Text passage:
Hi everyone - running into a situation where the J...
# singer-tap-development
d
Hi everyone - running into a situation where the JSON responses I get are all string types regardless of what the API docs say they're supposed to be. My worry is this is going to throw all sorts of schema validation errors when I run this with
meltano elt
. So my question is - is there a good pattern for type casting the data in transit based on the JSON schema or do I just accept that everything is going to land in the database as strings and deal with it later?
a
As a tap developer, if you're confident that a "string" result is always going to be an int - I'd say go ahead and: 1. Type it as an int in your JSON Schema (
schema
) declaration. 2. Convert it to actually be so in
post_process()
if using the SDK.
The challenge here is "what if we're wrong" - as this would create a hard failure for users at runtime. If there's a strong chance that the string will not be convertable to "int" (for instance), then the safe route is just be pessimistic and send the value(s) as string. This is a moderate headache for downstream transformations, but generally not too bad in my experience, since the first layer of the dbt/transform layer is generally type casting and naming conventions anyway.

Work task 1: In the rows, starting with the first row and going on through the row with "Il Life Style di Kappa", switch "Noir" to "Blanc" and leave everything else unchanged. Give those rows back without the pictures.

Entries shown:
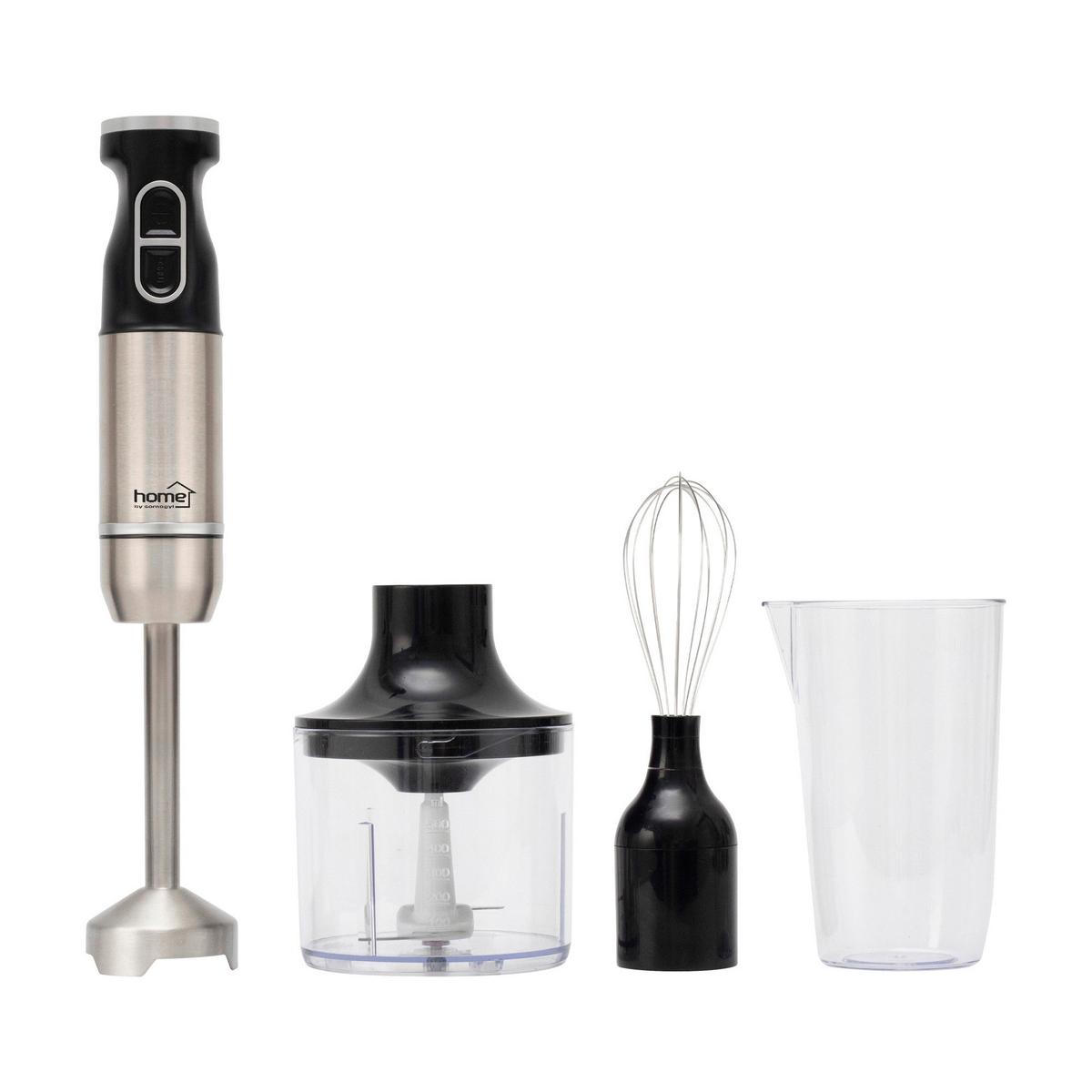 Botmixer Szett Hgbms65 - világosszürke, Basics, fém (6,5/36,5cm)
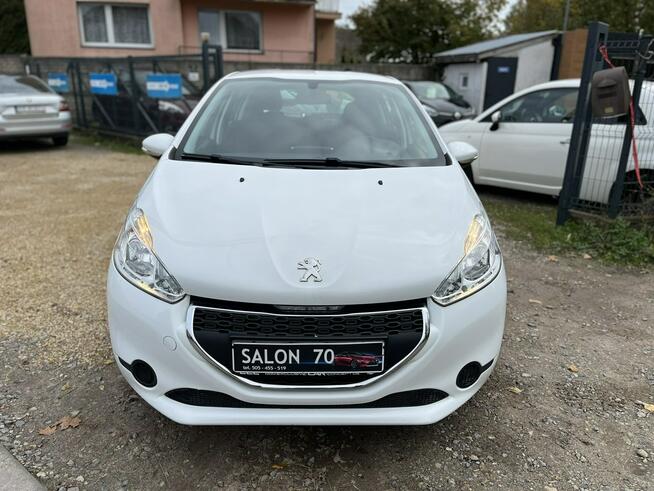 Peugeot 208 1.0 1wł Oryginal Lakier Klima Alu Tablet Stan BDB Bezwypadk opłacony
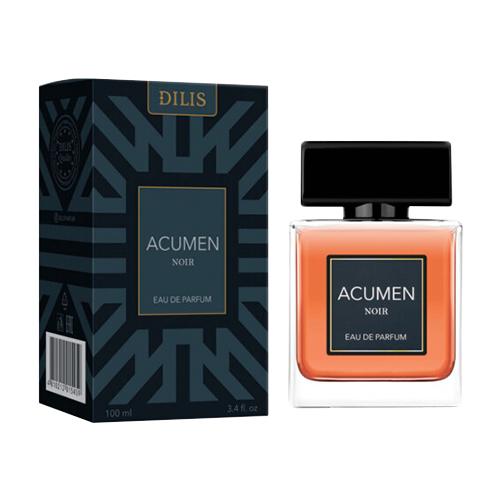 Dilis Parfum Парфюмированная вода для мужчин Acumen Noir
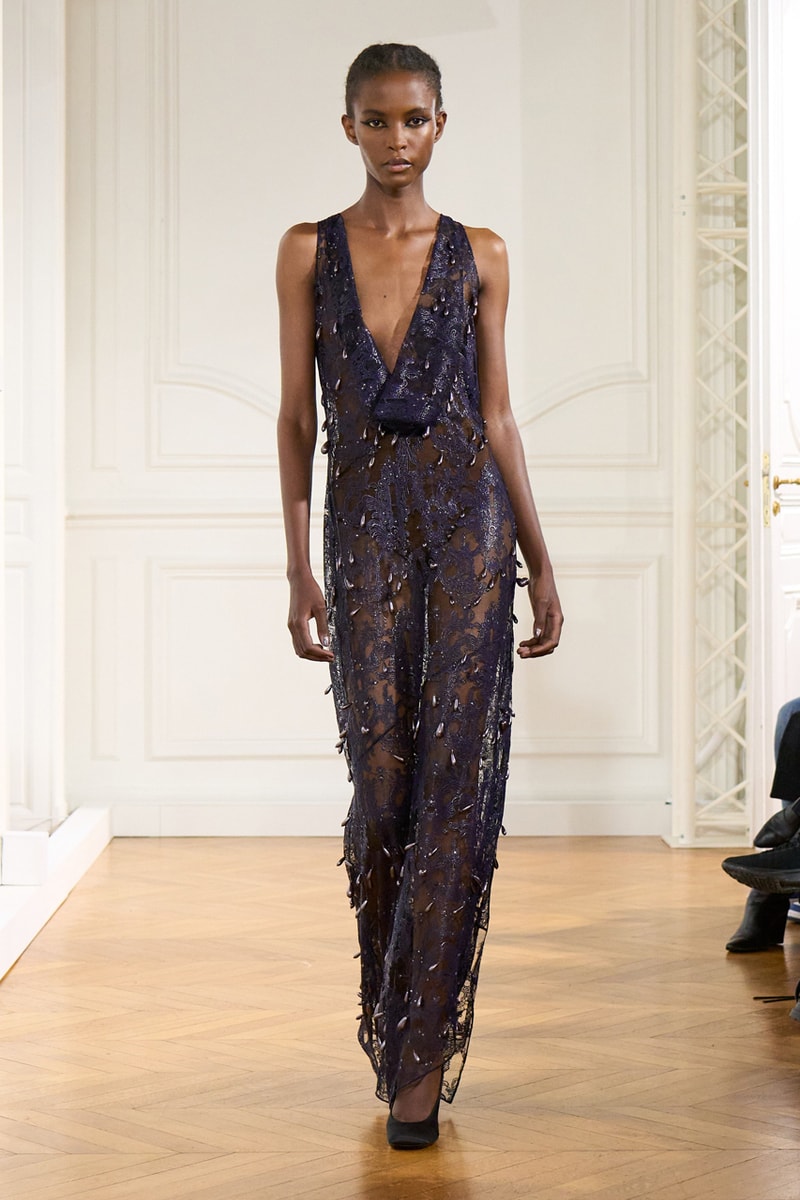 Givenchy 正式發佈 2024 秋冬女裝系列大秀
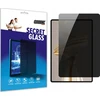 GrizzGlass GrizzGlass SecretGlass privatumo stiklas, skirtas Huawei MatePad Pro 12.2" 2024 m.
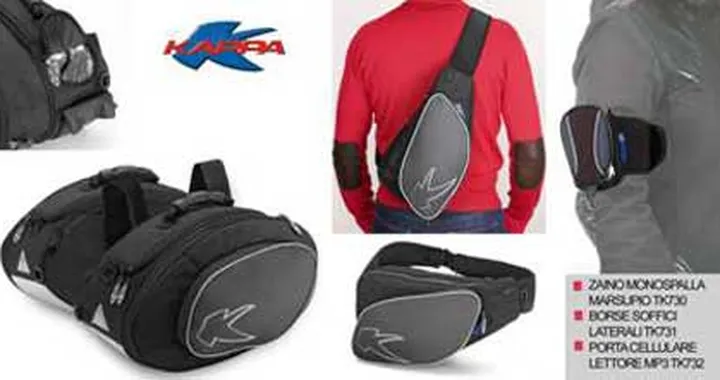 Il Life Style di Kappa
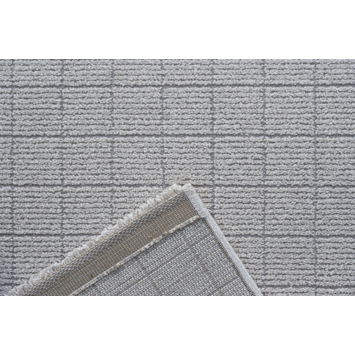 Vloerkleed Trento Ruit off-white 160x230 cm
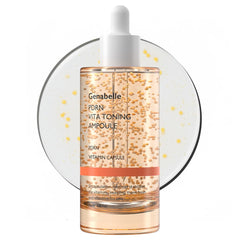 Genabelle PDRN Vita Toning Ampoule – flacon jumbo, peau revitalisée et lumineuse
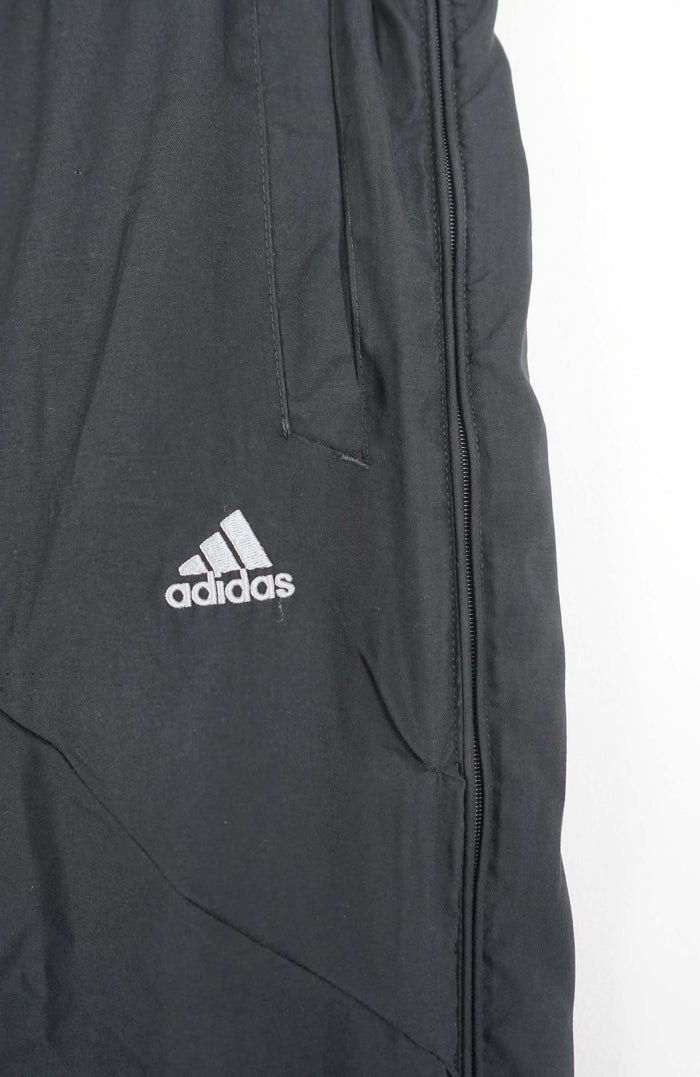 VINTAGE ADIDAS TRACK PANTS (L)
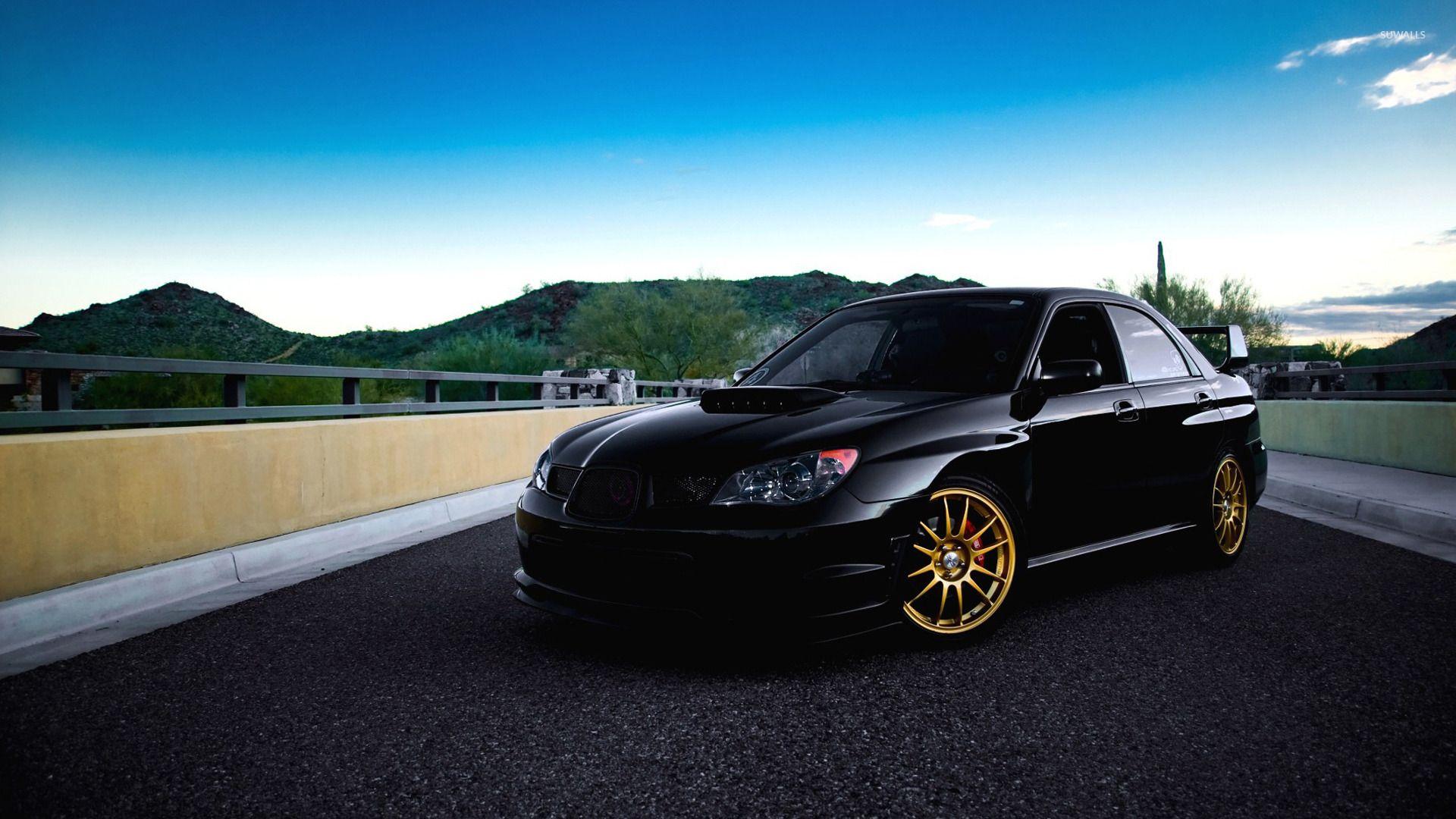1920x1080 Subaru Impreza WRX wallpaper wallpaper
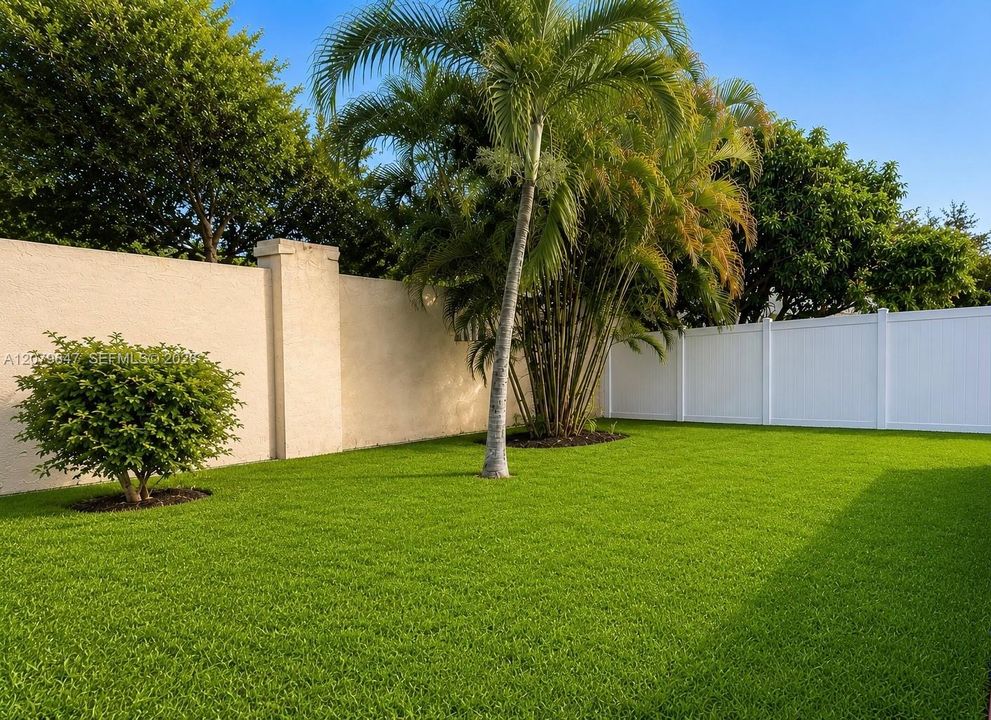 Yard
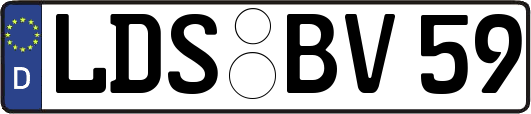 LDS-BV59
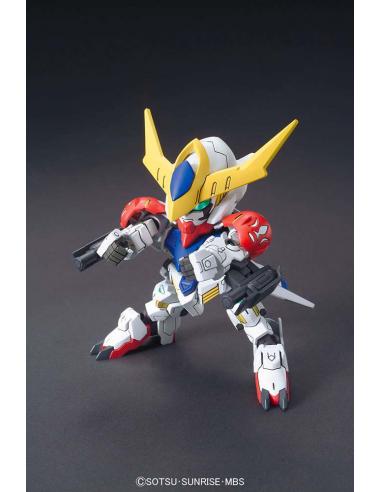 BB GUNDAM BARBATOS LUPUS DX 402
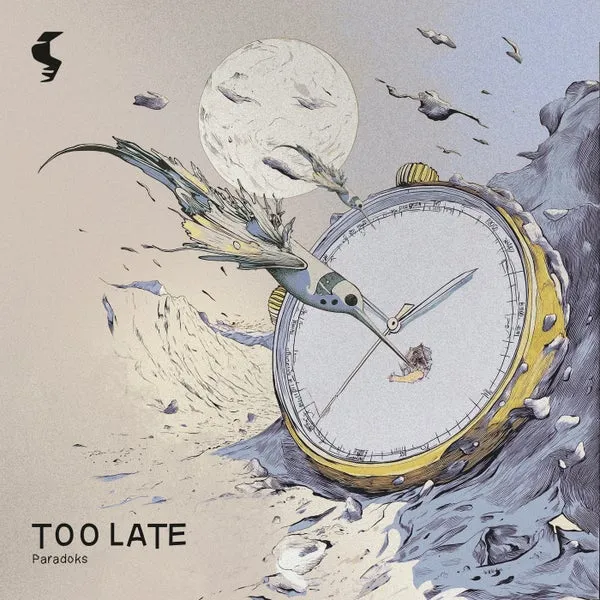 Paradoks, Ellivia, Khainz – Too Late cover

Work task 2: From the thread on type casting JSON data, output the words starting with "if using the" and going on through "naming conventions anyway.".

Response 1:
 Botmixer Szett Hgbms65 - világosszürke, Basics, fém (6,5/36,5cm)
 Peugeot 208 1.0 1wł Oryginal Lakier Klima Alu Tablet Stan BDB Bezwypadk opłacony
 Dilis Parfum Парфюмированная вода для мужчин Acumen Blanc
 Givenchy 正式發佈 2024 秋冬女裝系列大秀
 GrizzGlass GrizzGlass SecretGlass privatumo stiklas, skirtas Huawei MatePad Pro 12.2" 2024 m.
 Il Life Style di Kappa

Response 2:
if using the SDK.
The challenge here is "what if we're wrong" - as this would create a hard failure for users at runtime. If there's a strong chance that the string will not be convertable to "int" (for instance), then the safe route is just be pessimistic and send the value(s) as string. This is a moderate headache for downstream transformations, but generally not too bad in my experience, since the first layer of the dbt/transform layer is generally type casting and naming conventions anyway.